Luis Sepúlveda, Histoire d’une mouette et du chat qui lui apprit à voler

Luis Sepúlveda, Histoire d’une mouette et du chat qui lui apprit à voler, traduit de l’espagnol (chilien) par Anne-Marie Métaillié, 

Suite hispano-américaine, Métailié, 1996.

 

 

Prix Sorcière 1997 de l'Association des libraires spécialisés jeunesse

Prix 2004 de la Cité des Livres Cherbourg-Octeville 

 

Une mouette tombée sur un balcon…

Un gros chat noir, nommé Zorbas…

Un joli poussin, la petite Afortunada…

Un magasin d’antiquités encombré,  « Harry, Bazar du Port »

Une encyclopédie

Un humain poète 

Une bande d’animaux un peu bizarres : 

Un singe pas très malin, buveur de bières, Matias 

Un chat antiquaire, nommé Jesaitout

Un chat secrétaire, Secrétario

Le chef de tous les chats du port de Hambourg, Colonello

Un chat de mer, Vent-Debout 

Une jolie chatte blanche et noire, Bouboulina

 

Et voici les aventures d’une bande de chats et d’une petite mouette qui doit apprendre à voler….

 

Tous les ingrédients de la littérature de jeunesse sont réunis dans cette fable écologique où l’entraide et la solidarité sont victorieuses de la mort, de la destruction de la nature et de la tristesse.

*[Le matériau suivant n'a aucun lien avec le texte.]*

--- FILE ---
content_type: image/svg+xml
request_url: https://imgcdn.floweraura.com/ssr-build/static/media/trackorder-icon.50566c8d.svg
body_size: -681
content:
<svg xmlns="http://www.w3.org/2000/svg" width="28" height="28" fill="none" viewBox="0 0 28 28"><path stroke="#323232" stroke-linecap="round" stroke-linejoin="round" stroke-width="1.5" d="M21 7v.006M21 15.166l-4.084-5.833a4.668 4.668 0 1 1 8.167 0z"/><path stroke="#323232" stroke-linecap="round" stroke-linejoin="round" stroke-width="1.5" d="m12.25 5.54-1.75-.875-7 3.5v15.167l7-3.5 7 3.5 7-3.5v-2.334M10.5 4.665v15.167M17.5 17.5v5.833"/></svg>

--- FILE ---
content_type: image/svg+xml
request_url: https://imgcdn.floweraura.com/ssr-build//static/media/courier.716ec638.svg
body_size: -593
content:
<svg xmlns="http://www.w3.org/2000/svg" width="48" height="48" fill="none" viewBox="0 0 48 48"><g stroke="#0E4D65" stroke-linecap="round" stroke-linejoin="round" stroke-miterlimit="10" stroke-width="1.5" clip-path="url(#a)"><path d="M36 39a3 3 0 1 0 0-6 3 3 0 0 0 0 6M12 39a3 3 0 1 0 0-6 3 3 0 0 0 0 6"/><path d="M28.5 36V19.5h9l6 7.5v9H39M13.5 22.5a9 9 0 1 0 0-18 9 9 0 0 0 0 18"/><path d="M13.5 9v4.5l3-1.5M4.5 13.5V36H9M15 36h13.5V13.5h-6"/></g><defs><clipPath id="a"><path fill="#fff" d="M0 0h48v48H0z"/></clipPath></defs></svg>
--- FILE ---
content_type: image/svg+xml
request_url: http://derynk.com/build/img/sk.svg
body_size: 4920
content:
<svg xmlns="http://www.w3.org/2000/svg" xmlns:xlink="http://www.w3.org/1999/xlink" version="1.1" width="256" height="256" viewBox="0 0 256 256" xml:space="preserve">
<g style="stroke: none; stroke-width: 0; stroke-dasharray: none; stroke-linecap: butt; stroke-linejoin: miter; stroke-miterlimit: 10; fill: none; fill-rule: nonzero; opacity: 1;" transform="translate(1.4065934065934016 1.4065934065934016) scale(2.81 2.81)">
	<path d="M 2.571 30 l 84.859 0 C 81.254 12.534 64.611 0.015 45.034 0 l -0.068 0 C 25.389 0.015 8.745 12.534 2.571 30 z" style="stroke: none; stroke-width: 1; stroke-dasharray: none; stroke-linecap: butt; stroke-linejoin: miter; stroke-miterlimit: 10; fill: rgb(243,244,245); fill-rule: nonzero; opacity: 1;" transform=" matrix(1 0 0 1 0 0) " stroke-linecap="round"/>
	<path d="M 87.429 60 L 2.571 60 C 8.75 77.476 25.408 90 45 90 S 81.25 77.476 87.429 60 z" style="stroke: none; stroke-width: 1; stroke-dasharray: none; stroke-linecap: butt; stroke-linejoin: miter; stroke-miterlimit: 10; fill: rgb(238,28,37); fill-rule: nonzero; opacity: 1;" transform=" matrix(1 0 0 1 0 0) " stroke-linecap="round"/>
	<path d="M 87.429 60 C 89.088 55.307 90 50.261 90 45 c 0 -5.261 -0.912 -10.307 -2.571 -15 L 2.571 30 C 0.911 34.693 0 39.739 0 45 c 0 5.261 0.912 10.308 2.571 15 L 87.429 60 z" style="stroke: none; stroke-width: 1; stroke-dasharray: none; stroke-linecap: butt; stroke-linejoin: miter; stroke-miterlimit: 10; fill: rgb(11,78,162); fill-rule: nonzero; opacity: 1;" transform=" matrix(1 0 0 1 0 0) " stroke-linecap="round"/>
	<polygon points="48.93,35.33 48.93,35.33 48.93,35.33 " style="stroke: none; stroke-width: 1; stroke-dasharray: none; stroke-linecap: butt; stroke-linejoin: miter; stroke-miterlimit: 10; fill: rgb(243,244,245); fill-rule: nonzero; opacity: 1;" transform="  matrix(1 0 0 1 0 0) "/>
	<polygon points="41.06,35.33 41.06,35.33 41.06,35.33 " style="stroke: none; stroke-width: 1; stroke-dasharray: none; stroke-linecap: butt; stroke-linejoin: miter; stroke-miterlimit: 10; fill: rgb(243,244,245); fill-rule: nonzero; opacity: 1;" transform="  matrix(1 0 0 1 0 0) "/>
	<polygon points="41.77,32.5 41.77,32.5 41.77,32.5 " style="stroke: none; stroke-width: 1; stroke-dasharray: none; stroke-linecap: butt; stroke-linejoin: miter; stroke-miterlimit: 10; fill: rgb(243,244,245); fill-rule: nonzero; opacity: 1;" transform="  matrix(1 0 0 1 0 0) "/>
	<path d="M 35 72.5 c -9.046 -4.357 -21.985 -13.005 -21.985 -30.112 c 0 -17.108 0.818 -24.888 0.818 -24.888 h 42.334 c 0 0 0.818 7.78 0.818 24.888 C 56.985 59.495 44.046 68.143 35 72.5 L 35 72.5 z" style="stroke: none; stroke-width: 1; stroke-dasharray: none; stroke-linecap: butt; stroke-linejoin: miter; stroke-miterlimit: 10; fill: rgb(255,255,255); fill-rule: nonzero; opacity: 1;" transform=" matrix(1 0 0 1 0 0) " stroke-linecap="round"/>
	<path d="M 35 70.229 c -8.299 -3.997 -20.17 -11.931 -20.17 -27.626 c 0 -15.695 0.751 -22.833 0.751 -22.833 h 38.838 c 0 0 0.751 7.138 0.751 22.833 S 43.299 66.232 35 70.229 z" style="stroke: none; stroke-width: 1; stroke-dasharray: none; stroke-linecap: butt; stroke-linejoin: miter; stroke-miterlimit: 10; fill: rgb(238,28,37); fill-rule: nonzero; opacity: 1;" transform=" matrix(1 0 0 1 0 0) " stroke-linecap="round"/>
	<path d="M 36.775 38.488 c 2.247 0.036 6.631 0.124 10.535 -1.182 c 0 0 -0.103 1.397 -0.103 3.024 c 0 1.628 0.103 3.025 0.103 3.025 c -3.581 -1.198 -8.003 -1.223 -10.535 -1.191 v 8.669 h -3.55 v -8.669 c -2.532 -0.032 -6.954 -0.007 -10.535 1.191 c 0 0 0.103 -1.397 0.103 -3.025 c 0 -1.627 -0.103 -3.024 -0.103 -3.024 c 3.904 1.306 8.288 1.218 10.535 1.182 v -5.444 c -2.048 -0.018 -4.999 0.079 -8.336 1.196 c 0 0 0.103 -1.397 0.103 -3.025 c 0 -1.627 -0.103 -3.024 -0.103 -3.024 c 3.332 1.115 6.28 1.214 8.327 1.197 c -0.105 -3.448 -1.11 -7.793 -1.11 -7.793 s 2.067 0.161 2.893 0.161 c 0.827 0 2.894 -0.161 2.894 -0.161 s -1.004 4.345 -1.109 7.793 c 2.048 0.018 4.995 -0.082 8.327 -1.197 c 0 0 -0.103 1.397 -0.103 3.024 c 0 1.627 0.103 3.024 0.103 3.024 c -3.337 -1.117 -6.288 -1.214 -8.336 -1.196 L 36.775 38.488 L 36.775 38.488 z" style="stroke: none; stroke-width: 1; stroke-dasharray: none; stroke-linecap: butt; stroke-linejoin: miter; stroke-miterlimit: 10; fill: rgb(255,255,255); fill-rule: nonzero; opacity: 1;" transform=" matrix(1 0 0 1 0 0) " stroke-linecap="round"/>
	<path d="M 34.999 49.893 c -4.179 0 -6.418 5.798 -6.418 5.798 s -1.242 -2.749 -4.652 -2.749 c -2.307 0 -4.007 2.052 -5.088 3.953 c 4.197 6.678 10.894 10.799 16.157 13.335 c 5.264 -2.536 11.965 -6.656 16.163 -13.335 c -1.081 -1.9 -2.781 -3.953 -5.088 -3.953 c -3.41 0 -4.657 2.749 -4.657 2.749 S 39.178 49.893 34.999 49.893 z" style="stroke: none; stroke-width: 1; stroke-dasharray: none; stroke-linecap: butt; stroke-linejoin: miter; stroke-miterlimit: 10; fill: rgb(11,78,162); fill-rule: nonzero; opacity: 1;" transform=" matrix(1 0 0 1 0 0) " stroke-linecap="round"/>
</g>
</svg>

L’art d’apprendre à grandir y est mis en scène grâce aux aventures d’un chat, Zorbas, et d’une petite mouette qui devra quitter son balcon pour s’élancer dans le vaste monde. 

 

Dans une langue classique, simple et savoureuse, à travers un humour permanent, Luis Sepúlveda livre une fable contemporaine, éco-critique d’une société engluée par la pollution et nous fait réfléchir à notre simple condition humaine et notre acceptation de la différence : quel monde voulons-nous contre la barbarie ? 

 

Gravité et diatribe contre les méfaits des humains avoisinent avec les traits d’humour les plus cocasses dans ce conte. Les noms des personnages, qui distillent aussi leurs qualités, sont empreints de tendresse et de poésie, les lieux, comme le port de Hambourg où a vécu Sepúlveda, sont emblématiques de la marginalité où tous ces chats, rebuts de la société, sont pourtant utiles et essentiels grâce à leur entraide et leur dignité, et surtout, l’aide d’un humain- poète est la clé de la survie. 

 

Cette micro-société animalière nous enjoint à placer le savoir et la poésie au cœur de l’action : « le savoir a besoin de temps » dit le chat Jesaitout, elle est un reflet de ce que les hommes pourraient faire ensemble, s’ils le voulaient. Les luttes collectives, chères à Sepúlveda, engagé politiquement contre les dictatures, emprisonné dans les geôles de Pinochet, condamné ensuite à l’exil et pour qui raconter c’est résister, peuvent gagner sur l’égoïsme et le défaitisme. 

 

La promesse contre-nature que fait Zorbas à la mouette Kengah : couver son œuf, puis apprendre à voler à son petit une fois qu’elle sera morte, sera pourtant tenue, envers et contre tout !  Foi d’animal ! 

 

 

Anne Schneider

 

Bibliographie :

 

Catherine Sevestre, Le Roman des contes, Étampes, Cédis Éditions, 2001, p. 329-332.